Exercise aim:
Return every line of the rows below that contains the word "fuselage", treating uppercase and lowercase as different.

[Spatial relation data]
= = = = = = =

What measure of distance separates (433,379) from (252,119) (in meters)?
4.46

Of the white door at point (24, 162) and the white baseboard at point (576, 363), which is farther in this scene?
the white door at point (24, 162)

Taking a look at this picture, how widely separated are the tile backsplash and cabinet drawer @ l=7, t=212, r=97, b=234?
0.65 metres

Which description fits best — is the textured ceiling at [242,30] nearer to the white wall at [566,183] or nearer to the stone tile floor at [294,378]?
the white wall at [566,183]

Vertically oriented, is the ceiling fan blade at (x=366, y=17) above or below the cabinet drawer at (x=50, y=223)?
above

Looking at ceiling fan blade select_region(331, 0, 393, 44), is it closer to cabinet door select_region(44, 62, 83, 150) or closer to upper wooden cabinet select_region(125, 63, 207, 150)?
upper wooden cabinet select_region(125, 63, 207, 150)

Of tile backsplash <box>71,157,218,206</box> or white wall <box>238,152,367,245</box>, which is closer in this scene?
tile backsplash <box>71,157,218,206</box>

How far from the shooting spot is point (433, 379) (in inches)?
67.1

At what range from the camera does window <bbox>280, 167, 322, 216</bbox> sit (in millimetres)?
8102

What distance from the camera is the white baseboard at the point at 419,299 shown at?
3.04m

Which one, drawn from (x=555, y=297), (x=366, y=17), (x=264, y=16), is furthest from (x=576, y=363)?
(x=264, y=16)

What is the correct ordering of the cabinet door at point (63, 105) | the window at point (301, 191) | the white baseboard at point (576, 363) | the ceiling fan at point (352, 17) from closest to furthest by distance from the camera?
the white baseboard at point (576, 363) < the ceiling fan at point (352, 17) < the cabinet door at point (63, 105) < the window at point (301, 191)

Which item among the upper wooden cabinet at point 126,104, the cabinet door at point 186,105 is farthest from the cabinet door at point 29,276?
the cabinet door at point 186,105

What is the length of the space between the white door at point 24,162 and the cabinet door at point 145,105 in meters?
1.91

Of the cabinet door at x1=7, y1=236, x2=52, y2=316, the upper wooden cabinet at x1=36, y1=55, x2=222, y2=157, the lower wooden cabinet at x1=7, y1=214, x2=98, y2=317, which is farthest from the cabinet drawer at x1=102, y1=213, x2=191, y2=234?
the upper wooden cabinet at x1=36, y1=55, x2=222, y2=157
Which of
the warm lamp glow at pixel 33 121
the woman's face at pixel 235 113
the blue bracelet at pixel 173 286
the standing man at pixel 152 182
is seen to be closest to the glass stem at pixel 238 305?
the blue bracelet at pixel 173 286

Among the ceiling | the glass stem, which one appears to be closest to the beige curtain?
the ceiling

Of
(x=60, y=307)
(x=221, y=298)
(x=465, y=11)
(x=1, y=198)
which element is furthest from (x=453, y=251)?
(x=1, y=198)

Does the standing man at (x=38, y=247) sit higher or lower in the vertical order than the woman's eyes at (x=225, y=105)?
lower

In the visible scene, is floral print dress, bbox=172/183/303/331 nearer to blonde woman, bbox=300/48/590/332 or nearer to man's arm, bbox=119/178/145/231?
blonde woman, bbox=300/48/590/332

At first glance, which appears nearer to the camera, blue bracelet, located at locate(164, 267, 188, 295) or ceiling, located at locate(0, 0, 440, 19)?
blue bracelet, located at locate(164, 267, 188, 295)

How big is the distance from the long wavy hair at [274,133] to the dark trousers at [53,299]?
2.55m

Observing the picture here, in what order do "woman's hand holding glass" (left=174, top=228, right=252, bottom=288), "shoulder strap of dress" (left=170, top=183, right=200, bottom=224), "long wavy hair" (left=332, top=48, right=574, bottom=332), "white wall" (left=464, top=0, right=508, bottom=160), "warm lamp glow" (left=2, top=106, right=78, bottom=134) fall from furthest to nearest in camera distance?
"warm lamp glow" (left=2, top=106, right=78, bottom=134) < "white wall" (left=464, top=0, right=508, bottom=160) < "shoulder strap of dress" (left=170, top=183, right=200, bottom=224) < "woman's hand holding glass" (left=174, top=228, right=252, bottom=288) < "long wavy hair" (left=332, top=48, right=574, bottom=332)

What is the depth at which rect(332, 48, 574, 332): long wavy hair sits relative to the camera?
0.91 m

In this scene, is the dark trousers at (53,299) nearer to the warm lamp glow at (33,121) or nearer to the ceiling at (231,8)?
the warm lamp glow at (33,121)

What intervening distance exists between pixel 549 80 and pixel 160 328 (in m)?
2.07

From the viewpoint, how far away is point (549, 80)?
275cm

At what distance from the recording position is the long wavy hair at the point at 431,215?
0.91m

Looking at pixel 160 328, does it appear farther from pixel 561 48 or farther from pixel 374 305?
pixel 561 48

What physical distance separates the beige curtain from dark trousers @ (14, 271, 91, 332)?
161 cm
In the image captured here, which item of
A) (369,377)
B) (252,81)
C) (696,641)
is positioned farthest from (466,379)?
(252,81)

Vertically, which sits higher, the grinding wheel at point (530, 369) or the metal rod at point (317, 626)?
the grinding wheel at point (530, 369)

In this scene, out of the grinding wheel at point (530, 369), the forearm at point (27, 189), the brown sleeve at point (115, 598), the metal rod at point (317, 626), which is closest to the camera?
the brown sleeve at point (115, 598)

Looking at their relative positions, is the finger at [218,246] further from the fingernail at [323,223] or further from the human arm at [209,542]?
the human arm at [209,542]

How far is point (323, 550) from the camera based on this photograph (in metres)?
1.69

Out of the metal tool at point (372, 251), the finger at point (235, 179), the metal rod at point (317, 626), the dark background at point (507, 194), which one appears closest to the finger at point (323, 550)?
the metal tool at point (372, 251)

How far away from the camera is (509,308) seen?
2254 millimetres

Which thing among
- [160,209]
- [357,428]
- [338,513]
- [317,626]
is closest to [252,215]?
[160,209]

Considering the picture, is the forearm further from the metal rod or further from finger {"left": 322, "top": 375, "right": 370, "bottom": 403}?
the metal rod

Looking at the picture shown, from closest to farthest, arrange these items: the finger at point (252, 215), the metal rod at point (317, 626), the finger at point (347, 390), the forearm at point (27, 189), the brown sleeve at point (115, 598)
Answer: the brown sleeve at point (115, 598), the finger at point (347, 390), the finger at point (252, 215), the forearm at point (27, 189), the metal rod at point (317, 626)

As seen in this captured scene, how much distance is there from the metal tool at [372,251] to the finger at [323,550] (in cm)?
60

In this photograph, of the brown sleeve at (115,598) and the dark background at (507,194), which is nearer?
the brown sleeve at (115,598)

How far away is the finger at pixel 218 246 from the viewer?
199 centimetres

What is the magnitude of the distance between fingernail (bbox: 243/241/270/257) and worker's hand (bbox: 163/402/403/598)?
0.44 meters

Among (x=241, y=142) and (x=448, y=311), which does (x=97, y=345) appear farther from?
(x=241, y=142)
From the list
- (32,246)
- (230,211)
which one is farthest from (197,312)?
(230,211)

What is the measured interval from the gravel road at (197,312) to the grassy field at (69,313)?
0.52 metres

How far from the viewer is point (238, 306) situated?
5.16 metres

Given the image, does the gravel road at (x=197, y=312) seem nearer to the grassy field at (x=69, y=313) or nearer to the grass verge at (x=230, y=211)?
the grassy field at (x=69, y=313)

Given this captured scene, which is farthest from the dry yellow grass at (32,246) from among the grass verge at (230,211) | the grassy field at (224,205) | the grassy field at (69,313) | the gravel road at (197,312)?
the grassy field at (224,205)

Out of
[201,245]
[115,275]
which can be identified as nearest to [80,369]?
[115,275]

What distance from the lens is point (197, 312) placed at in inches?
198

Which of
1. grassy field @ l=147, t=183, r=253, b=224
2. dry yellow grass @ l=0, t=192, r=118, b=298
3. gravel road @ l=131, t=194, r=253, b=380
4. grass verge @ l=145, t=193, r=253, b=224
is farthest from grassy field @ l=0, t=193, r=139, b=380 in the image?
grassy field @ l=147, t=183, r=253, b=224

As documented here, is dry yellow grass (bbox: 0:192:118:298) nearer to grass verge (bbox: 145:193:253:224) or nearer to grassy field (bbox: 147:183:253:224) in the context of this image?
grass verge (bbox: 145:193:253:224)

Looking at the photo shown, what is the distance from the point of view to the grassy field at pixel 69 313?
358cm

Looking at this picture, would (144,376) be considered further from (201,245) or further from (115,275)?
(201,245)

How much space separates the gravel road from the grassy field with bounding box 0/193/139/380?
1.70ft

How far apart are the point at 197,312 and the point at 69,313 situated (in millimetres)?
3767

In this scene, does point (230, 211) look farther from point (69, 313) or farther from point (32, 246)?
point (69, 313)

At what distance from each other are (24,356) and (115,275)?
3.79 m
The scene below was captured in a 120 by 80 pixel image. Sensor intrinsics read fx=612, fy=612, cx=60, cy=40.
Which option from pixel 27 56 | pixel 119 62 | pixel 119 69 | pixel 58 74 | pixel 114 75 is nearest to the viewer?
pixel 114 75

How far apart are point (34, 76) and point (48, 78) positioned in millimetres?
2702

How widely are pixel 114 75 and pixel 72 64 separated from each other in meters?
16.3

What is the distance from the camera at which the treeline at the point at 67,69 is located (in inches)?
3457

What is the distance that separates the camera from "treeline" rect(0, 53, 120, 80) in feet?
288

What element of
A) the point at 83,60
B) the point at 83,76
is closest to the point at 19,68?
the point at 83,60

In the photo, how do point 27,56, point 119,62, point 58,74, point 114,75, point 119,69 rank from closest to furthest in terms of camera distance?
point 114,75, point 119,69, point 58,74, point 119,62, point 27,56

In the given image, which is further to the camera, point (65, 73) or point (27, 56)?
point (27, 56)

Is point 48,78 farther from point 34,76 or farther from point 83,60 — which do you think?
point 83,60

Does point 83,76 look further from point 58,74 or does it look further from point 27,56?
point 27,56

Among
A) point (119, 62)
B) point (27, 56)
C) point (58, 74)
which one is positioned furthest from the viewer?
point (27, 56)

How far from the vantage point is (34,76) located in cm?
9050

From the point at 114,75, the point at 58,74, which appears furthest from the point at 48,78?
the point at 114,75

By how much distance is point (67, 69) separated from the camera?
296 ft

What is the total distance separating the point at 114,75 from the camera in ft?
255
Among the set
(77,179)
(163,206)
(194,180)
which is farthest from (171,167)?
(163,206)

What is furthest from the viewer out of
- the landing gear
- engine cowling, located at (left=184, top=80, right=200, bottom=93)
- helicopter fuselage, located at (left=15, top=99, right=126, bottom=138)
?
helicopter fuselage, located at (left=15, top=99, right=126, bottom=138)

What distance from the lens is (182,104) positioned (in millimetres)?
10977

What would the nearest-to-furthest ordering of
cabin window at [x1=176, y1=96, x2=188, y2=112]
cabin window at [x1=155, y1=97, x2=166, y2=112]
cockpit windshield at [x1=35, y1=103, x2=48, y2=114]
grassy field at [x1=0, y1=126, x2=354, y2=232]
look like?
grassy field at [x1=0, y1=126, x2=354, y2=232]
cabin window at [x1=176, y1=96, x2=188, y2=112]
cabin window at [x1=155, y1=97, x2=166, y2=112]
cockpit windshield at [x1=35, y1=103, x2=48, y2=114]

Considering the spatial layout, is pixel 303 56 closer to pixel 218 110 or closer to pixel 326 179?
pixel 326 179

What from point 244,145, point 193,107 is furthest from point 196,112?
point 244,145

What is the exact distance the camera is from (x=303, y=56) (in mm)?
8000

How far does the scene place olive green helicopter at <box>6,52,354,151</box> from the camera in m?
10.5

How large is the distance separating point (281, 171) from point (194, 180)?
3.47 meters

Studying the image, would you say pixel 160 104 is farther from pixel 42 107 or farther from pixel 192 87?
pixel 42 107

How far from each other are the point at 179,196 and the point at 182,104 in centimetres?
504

= = = = = = =

Result:
- helicopter fuselage, located at (left=15, top=99, right=126, bottom=138)
helicopter fuselage, located at (left=15, top=99, right=126, bottom=138)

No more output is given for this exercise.